It also captures organisations that rely on access to such data, as well as cloud and edge providers, which face specific obligations around switching and data portability.

Even organisations not directly in scope may be affected through contractual data-sharing arrangements.

Priorities for Organisations

With the enforcement framework taking shape, the BNetzA will be in a position to exercise its powers once the legal framework is fully in force. Organisations should expect increased scrutiny of data-sharing practices, contractual arrangements and access rights, as well as how data generated by connected products is made available.

Where EU Data Act compliance has not yet been operationalised, this is likely to become visible quickly. Organisations should also be prepared to handle individual data access and sharing requests, as non-compliance may trigger complaints and lead to regulatory exposure once enforcement becomes active.

________

## Problems to solve
**A.** In the passage on EU Data Act enforcement, list everything that organisations should expect increased scrutiny of.
**B.** Carry on the passage on EU Data Act enforcement, picking up after its final sentence.
The material is not needed for either task.

## Source material
________

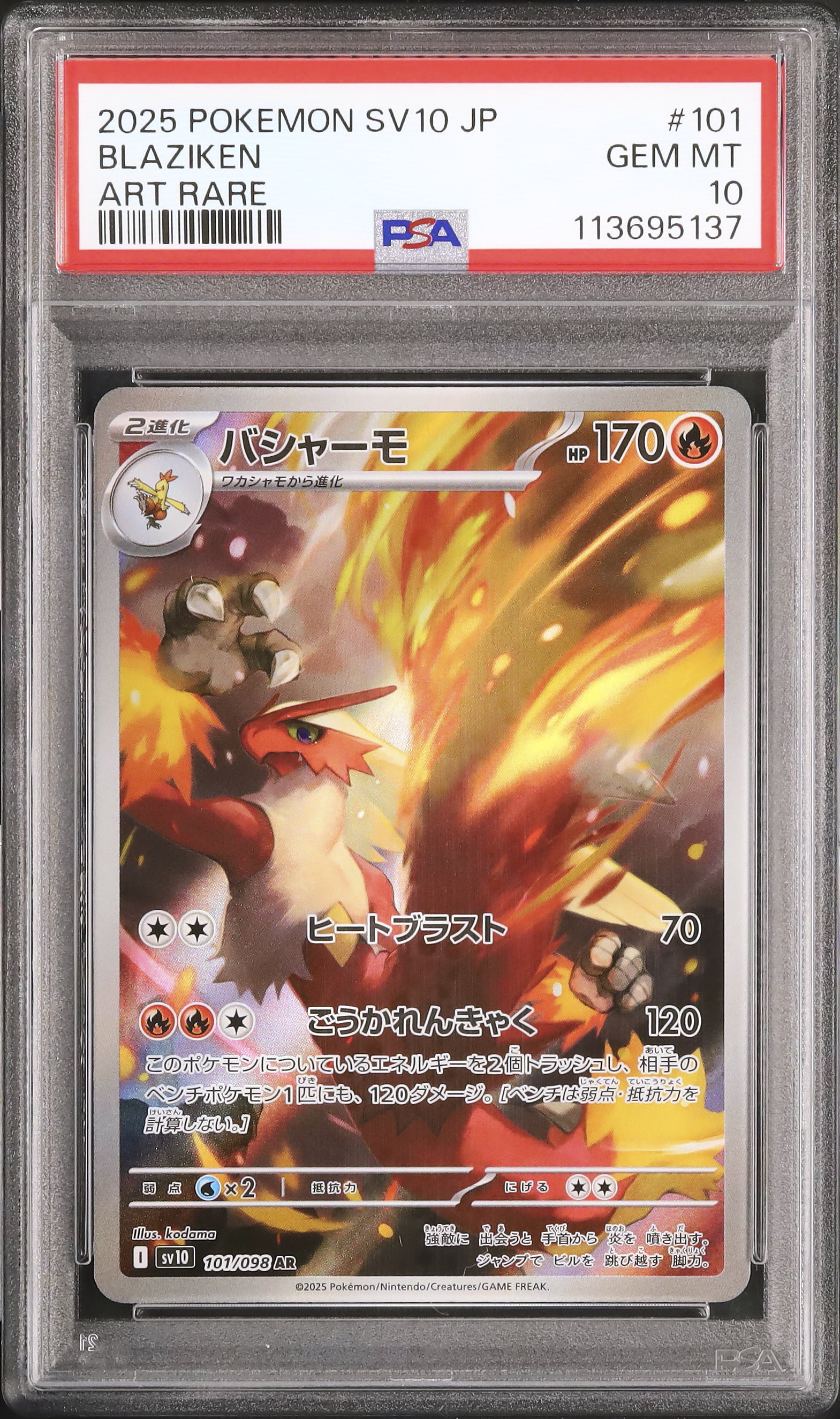 2025 バシャーモ PSA 10 - カルドバ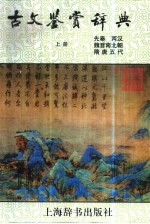 古文鉴赏辞典 上 先秦 两汉 魏晋南北朝 隋唐五代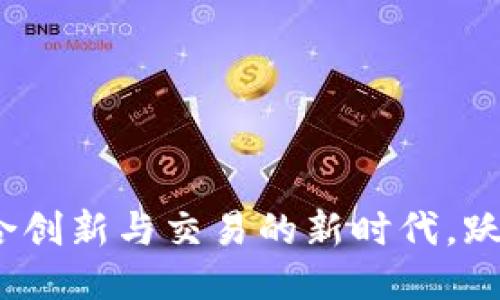Tokenim 2.0:融合创新与交易的新时代,跃升至Bithumb平台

________

## Responses to the exercise
**A.**
- Data-sharing practices
- Contractual arrangements
- Access rights
- How data generated by connected products is made available

**B.**
In practical terms, organisations should prioritise mapping data flows and ownership, aligning contractual frameworks with Data Act requirements, ensuring data access and portability capabilities, and assigning clear internal responsibility. Delays in addressing these areas will increase exposure as enforcement activity develops.

Conclusion

The DADG does not introduce new substantive obligations under the EU Data Act. However, it establishes the national structures required for enforcement.

For organisations in scope, the Data Act should now be treated as an active compliance priority. While final legislative steps remain, the foundations for enforcement are in place and expectations around readiness are already forming.